Upload pilot data - MCPower app

When you have pilot data — a small study, a prior experiment, a public dataset — you can hand it to the app instead of describing each predictor from scratch, and let the real distributions and dependence structure drive the simulation. As everywhere in MCPower, the outcome is still simulated from the effect sizes you set: uploading shapes the predictors, not the outcome. See using empirical data for the statistics. The Upload data section appears for the Regression and Mixed panels (not ANOVA). Top to bottom:

Load a file

Expand the collapsible Upload data section above Model and pick a .csv file. The app parses it in place — nothing leaves your machine. A type-summary panel then lists every column with its detected Type and Levels: a factor shows its count and labels (cyl → 3 (4, 6, 8), origin → 3 (Europe, Japan, USA)), a binary column shows 2, a continuous column shows —, with the row and column totals beneath. Use the + next to any column to add it to your formula (it greys out once the column is already there). See variable types.

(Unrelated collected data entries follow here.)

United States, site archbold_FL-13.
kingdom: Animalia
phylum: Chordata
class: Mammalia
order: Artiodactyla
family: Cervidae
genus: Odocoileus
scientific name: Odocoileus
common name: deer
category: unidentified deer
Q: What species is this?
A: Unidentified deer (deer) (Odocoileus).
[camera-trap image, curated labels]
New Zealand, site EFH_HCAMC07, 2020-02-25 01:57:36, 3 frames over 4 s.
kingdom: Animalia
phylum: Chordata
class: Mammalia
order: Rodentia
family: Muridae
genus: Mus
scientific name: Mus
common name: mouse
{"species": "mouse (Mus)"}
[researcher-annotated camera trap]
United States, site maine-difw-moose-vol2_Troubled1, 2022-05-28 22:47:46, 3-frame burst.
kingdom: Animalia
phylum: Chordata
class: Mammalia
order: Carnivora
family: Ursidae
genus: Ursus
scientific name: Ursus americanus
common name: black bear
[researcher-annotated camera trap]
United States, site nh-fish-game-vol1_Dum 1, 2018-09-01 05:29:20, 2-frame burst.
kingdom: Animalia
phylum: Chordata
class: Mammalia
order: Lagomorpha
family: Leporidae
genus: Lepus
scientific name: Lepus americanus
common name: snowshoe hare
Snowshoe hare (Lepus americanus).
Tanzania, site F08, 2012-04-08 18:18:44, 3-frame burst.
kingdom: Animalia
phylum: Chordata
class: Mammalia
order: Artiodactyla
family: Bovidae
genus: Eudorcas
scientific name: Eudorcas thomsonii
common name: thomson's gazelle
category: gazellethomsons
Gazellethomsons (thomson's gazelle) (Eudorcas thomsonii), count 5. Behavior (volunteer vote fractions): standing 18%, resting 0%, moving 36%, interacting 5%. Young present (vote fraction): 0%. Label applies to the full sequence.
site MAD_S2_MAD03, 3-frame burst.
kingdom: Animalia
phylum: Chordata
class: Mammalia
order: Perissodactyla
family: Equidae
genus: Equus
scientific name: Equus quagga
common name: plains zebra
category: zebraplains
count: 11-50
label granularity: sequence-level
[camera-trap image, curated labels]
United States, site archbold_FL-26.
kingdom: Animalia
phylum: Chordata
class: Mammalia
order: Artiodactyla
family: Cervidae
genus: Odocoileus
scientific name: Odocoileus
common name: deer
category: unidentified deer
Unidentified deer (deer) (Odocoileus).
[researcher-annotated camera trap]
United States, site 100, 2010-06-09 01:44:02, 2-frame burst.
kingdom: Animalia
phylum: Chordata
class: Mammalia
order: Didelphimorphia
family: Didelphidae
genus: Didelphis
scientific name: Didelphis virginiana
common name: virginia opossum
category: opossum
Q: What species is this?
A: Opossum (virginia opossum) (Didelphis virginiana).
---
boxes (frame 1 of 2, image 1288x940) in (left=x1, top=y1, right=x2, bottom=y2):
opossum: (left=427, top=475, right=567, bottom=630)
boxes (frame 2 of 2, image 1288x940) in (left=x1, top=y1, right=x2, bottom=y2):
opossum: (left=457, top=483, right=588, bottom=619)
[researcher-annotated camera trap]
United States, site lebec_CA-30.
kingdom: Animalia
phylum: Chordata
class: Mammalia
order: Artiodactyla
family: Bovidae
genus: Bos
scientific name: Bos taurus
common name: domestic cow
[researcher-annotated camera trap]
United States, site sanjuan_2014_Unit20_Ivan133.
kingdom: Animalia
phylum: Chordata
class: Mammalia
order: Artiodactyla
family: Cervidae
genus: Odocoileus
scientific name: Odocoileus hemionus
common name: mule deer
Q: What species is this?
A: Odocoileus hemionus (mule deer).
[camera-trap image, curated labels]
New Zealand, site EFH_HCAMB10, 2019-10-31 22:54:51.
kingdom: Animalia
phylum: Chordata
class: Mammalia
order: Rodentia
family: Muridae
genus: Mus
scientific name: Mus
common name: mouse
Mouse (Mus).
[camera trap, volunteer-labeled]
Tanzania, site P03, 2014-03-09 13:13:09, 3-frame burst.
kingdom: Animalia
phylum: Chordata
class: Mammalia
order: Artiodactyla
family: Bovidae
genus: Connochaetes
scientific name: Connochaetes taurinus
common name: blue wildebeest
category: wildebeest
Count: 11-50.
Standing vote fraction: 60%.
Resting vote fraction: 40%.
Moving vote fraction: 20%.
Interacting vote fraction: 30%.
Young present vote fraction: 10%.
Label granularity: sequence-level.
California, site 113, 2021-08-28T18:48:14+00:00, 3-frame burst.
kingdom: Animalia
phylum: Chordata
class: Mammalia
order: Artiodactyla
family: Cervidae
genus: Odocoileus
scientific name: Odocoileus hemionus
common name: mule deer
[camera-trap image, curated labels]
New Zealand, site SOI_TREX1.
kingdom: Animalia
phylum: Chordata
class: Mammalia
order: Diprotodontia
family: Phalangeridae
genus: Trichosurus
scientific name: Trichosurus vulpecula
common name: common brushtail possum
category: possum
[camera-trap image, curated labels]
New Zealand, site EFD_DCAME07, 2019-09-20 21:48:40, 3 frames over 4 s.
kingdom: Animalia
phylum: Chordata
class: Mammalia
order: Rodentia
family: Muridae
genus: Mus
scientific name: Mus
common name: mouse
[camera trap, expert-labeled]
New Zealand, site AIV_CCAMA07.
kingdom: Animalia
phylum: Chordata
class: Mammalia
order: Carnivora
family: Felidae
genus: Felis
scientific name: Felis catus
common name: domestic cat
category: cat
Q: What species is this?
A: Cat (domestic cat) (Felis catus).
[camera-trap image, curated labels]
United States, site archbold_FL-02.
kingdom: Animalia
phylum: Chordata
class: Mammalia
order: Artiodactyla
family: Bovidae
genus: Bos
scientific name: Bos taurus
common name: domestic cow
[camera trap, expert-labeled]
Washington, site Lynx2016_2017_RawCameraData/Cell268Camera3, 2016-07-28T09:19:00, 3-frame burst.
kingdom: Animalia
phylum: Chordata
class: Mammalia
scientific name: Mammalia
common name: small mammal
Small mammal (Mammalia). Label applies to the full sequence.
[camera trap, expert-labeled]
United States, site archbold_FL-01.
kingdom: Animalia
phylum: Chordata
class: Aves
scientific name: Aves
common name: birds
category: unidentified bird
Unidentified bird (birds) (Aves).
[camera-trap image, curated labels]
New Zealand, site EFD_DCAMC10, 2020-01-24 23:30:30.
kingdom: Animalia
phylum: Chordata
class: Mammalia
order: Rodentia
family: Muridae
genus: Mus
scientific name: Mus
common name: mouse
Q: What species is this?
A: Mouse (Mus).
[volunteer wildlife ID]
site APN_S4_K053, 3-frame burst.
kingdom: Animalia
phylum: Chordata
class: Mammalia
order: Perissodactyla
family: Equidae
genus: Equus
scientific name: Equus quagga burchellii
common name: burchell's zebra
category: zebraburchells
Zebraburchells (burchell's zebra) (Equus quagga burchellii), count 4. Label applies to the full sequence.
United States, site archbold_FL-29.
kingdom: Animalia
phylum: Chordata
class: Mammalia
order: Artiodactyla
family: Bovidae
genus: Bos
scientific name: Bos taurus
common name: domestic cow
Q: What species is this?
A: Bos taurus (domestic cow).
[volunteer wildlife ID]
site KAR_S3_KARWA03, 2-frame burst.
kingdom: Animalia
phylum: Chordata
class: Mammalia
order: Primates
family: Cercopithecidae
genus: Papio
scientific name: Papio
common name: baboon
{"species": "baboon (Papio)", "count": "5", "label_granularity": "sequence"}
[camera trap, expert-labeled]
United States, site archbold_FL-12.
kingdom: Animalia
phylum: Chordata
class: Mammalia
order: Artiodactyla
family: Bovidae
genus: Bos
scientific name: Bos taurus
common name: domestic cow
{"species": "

Matched predictors lock to the data

Any predictor whose name matches an uploaded column gets a from data badge, and its type, levels, and share controls lock — the data fixes the variable's class, so the simulation can't model it as something the column isn't. Only the effect size stays editable: you still choose what to detect, the data only supplies the distribution.

Choose a mode

Three buttons set how faithfully the synthetic predictors follow the real ones — Partial is the default:

Mode	Reproduces	Draws
None	each predictor's marginal distribution	fresh synthetic rows, predictors independent
Partial (default)	marginals plus the measured correlations among continuous predictors	fresh synthetic rows
Strict	the full empirical joint — every value combination as observed	resamples whole rows (bootstrap)

Strict draws rows with replacement, so some pilot rows repeat within a simulated dataset; it is the only mode that preserves nonlinear dependence and the joint structure of categorical predictors. When the sample size grows past roughly twice the uploaded row count, the Summary pane warns that bootstrap reuse is high — at that point prefer Partial or None, which generate fresh rows at any size. See the three modes.

Correlations follow the data

In Partial mode the Correlations triangle previews the pairwise correlations measured from your data for each continuous pair, as editable starting points — leave a cell and the data drives it, or type a value to override that pair. Correlations are continuous-only; binary and factor predictors are drawn from their marginals. In Strict mode the uploaded predictors drop out of the triangle entirely (whole-row resampling already preserves their dependence). See predictor correlations.

Borrow starting effects

With a file loaded, a Fit from data button appears in the Predictors section (continuous, binary, or mixed outcomes — not ANOVA). Clicking it fits your model to the data and shows a preview: each recovered effect listed as name = value, plus a note naming the estimator used (standardized OLS, logistic log-odds, or mixed-model fixed effects). For a mixed model the preview also reports the estimated ICC recovered from the random-intercept fit, and for a binary outcome the estimated baseline probability from the fitted intercept. Nothing changes until you click Apply, which writes the effects onto the predictor rows, the ICC onto the cluster card, and the baseline onto the baseline-probability input. These are an approximation, not a target — they carry the pilot's sampling error, so treat them as a first guess to vary, and edit before you trust them. See effect sizes.

Run, and clear

Run Find power or Find sample size as usual — the uploaded data is included automatically. After a Strict run, the Summary pane reports the bootstrap reuse fraction (and the high-reuse warning when it applies). The Clear link next to the filename removes the data and restores the file picker.